Sunbae Gihong melanjutkan dengan kata-kata yang berbelit-belit,
"Mungkin ada pengusaha hebat, tetapi tidak ada investor hebat. Itulah realita negara ini. Tetapi sekarang kita membutuhkan orang-orang seperti itu di Korea. Kita harus bersaing dengan percaya diri dengan modal asing. Kita mungkin akan menghadapi kritik dari media asing karena penggelapan."
<!--more--><!--novelstealer x ruidrive-->Ini bukan hanya soal memiliki uang.

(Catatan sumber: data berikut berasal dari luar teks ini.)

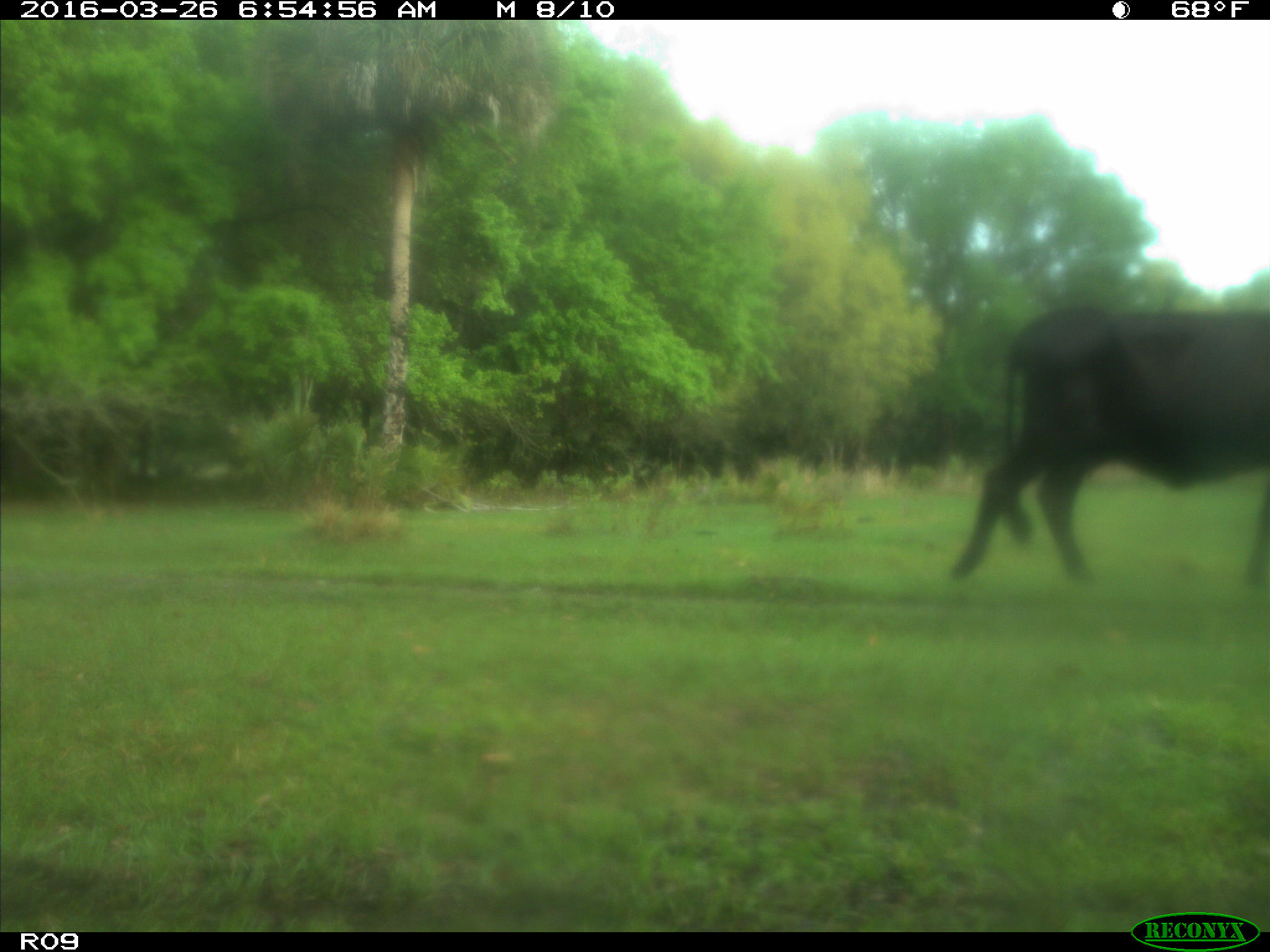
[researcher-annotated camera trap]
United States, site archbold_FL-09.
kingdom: Animalia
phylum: Chordata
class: Mammalia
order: Artiodactyla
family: Bovidae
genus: Bos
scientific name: Bos taurus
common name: domestic cow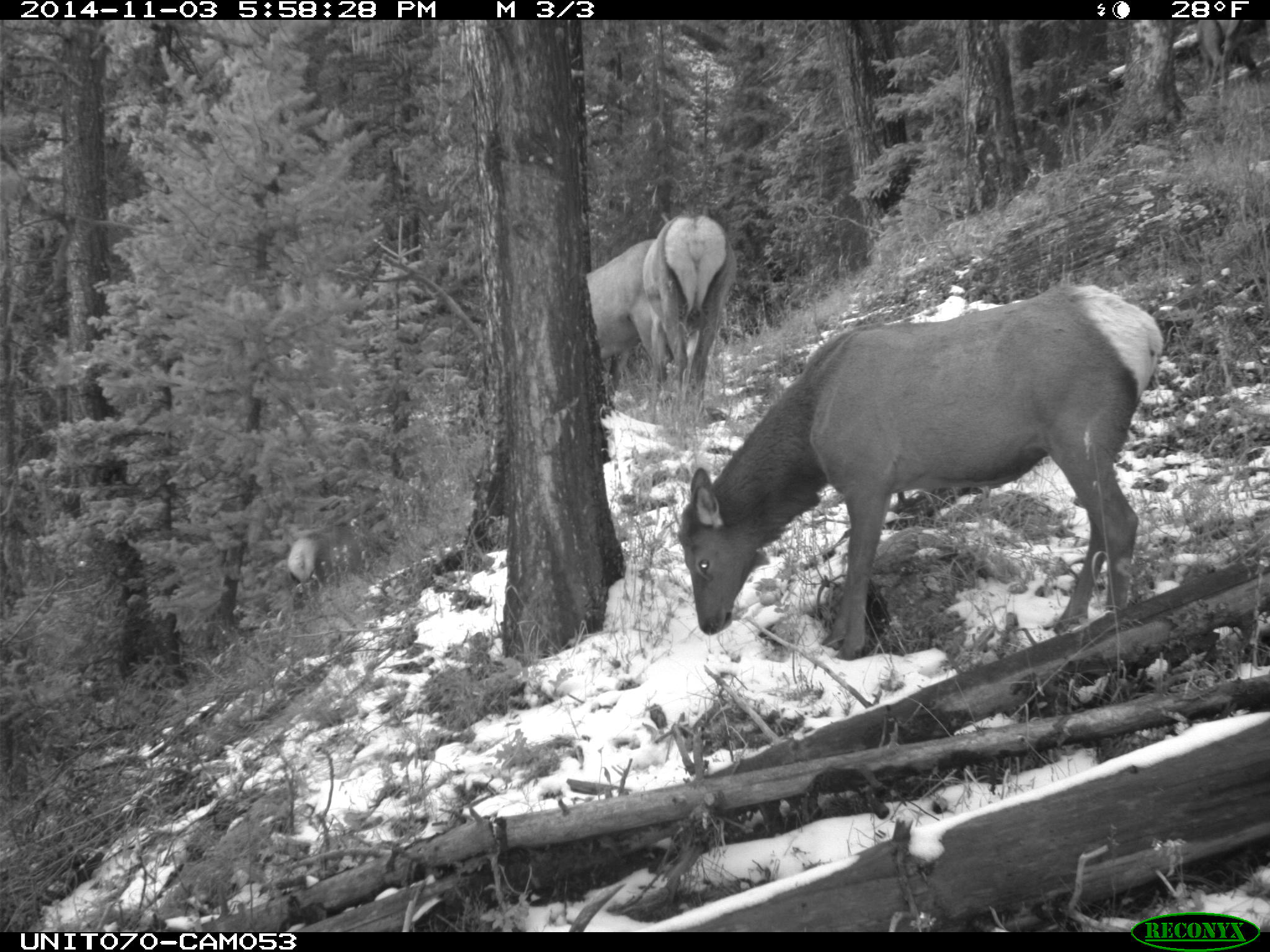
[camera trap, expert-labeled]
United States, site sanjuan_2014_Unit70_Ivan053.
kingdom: Animalia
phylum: Chordata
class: Mammalia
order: Artiodactyla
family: Cervidae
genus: Cervus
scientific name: Cervus elaphus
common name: red deer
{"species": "Cervus elaphus (red deer)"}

Negara-negara maju memiliki sejarah dan budaya kapitalisme yang membentang selama ratusan tahun, sementara sektor keuangan kita masih dalam tahap awal.
"Akankah hari itu tiba?"
Menanggapi pertanyaanku, Sunbae Gihong menjawab dengan senyum masam,
"Yah, siapa tahu, mungkin saja."
Saat mereka tertawa dan mengobrol sambil minum, telepon seseorang berdering.
Cincin!
Yuri mengangkat telepon.
"Saat ini saya sedang bersama Sunbae Gihong dan senior lainnya di sebuah pub Korea. Ya, kamu boleh masuk."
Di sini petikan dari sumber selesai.